• _Énoncé A_
D'après le texte sur le rituel maçonnique, que veut dire le sacré selon l'étymologie ?
• _Énoncé B_
Reproduisez à l'identique le passage du texte sur le rituel maçonnique qui commence par « Dans notre culture » et se poursuit jusqu'à « normalisés, codifiés, ritualisés. ».

• _Texte de la page_
Alors regardons maintenant ce qu’est le rituel maçonnique
D’abord il s’agit comme au théâtre d’une unité de temps et d ‘espace. On se réunit dans un lieu unique (pas de téléconférence ou skype ) . Nous laissons à l’extérieur les « métaux » (signes et/ou engagements profanes tels que ceux politiques, religieux , affairistes …) et donc pendant la tenue le temple est sacralisé.
Arrêtons-nous quelques temps à cette notion de sacralisation.
Dans notre culture le sacré évoque plutôt la religion. Mais si on se réfère à l’étymologie le sacré veut dire séparé, mis à part. Il s’agit de créer une sorte d’espace dans lequel nous nous serions séparés du monde extérieur, du monde profane et ainsi pouvoir librement et sans aucune influence travailler à notre tâche. Voici la notion de liberté. Le rituel nous libère de contraintes extérieures nous libère des convenances sociales. Les faits et gestes sont normalisés, codifiés, ritualisés.
Prenons un exemple: Le Frère ou la Sœur qui souhaite prendre la parole doit au préalable, la demander ,quand elle lui est accordée il a la garantie de pouvoir s’exprimer librement et ensuite la liberté d’argumentation, puisque de cette façon on évite la pagaille et le désordre propre aux émissions du regretté Michel Polac.

• _Items fournis_
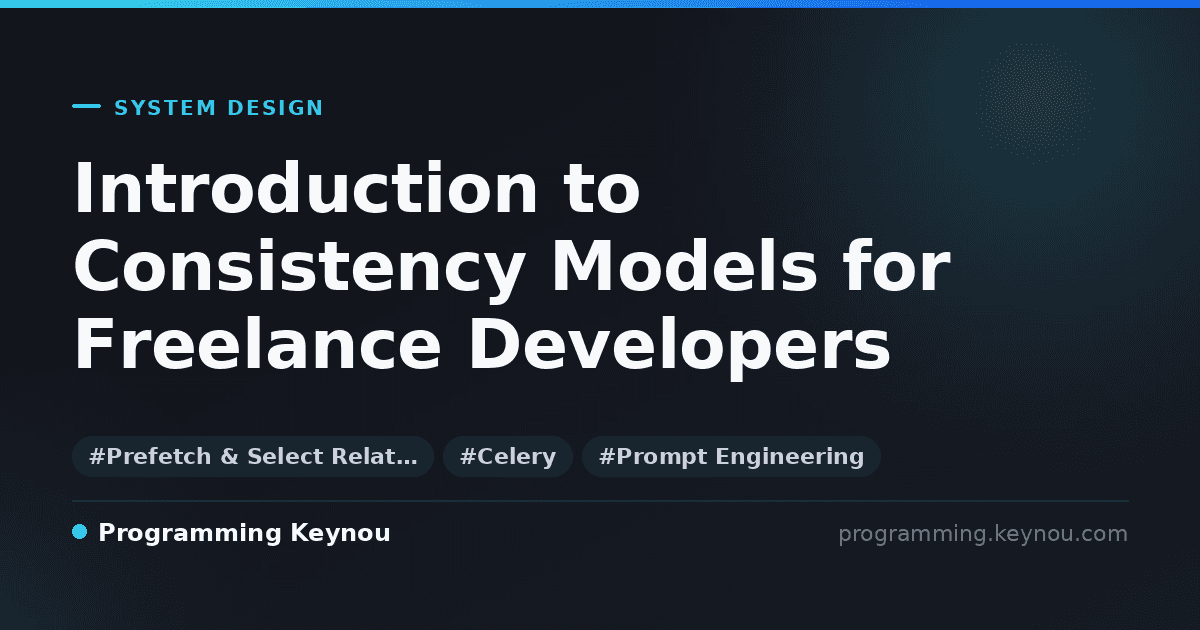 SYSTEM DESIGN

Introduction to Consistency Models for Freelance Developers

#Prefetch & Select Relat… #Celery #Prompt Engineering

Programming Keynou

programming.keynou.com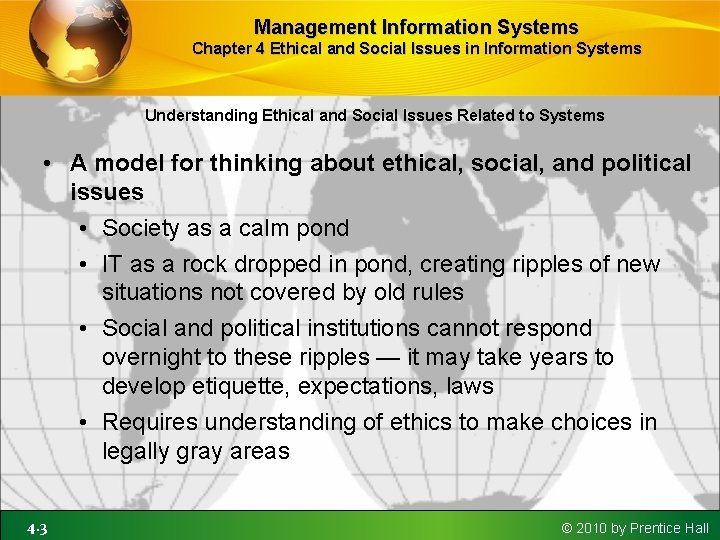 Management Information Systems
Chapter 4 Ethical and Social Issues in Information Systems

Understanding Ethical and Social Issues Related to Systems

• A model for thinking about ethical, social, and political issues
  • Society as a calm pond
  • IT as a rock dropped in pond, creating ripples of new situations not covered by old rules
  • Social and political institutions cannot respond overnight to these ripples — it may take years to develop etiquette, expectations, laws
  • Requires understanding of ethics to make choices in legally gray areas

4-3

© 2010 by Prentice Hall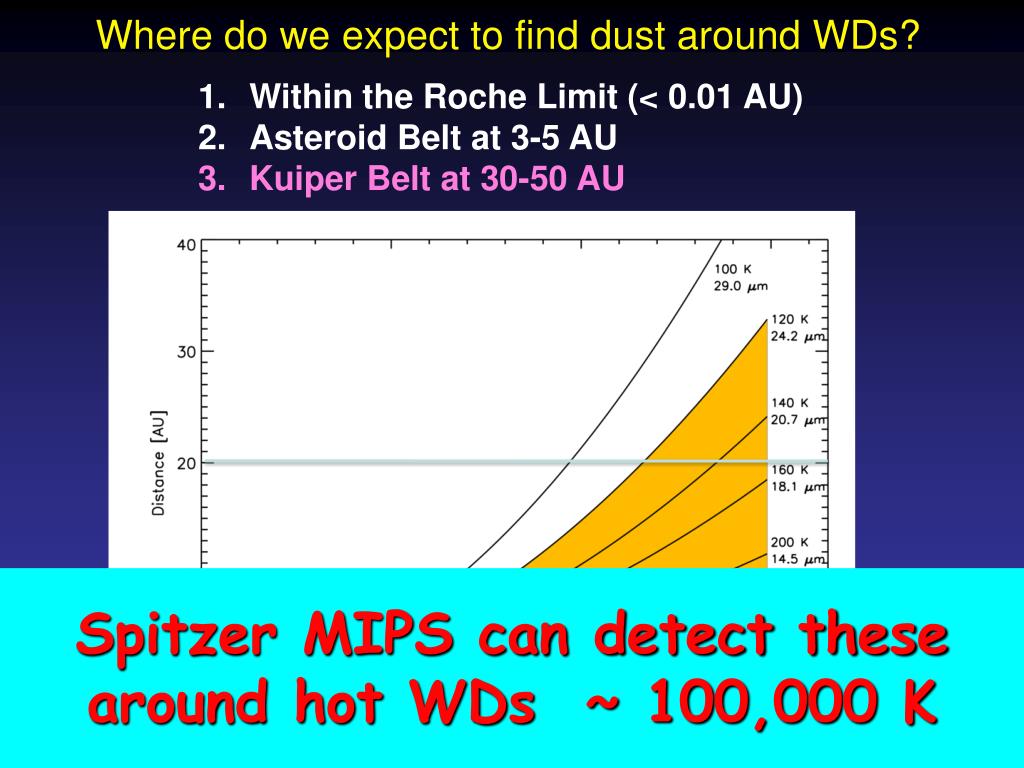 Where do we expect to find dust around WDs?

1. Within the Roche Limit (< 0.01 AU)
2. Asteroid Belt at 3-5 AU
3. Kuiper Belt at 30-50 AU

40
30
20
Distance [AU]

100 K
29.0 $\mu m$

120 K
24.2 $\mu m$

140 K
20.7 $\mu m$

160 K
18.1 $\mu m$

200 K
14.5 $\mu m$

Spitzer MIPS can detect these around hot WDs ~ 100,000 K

• _Réponse attendue A_
Le sacré veut dire séparé, mis à part.

• _Réponse attendue B_
Dans notre culture le sacré évoque plutôt la religion. Mais si on se réfère à l’étymologie le sacré veut dire séparé, mis à part. Il s’agit de créer une sorte d’espace dans lequel nous nous serions séparés du monde extérieur, du monde profane et ainsi pouvoir librement et sans aucune influence travailler à notre tâche. Voici la notion de liberté. Le rituel nous libère de contraintes extérieures nous libère des convenances sociales. Les faits et gestes sont normalisés, codifiés, ritualisés.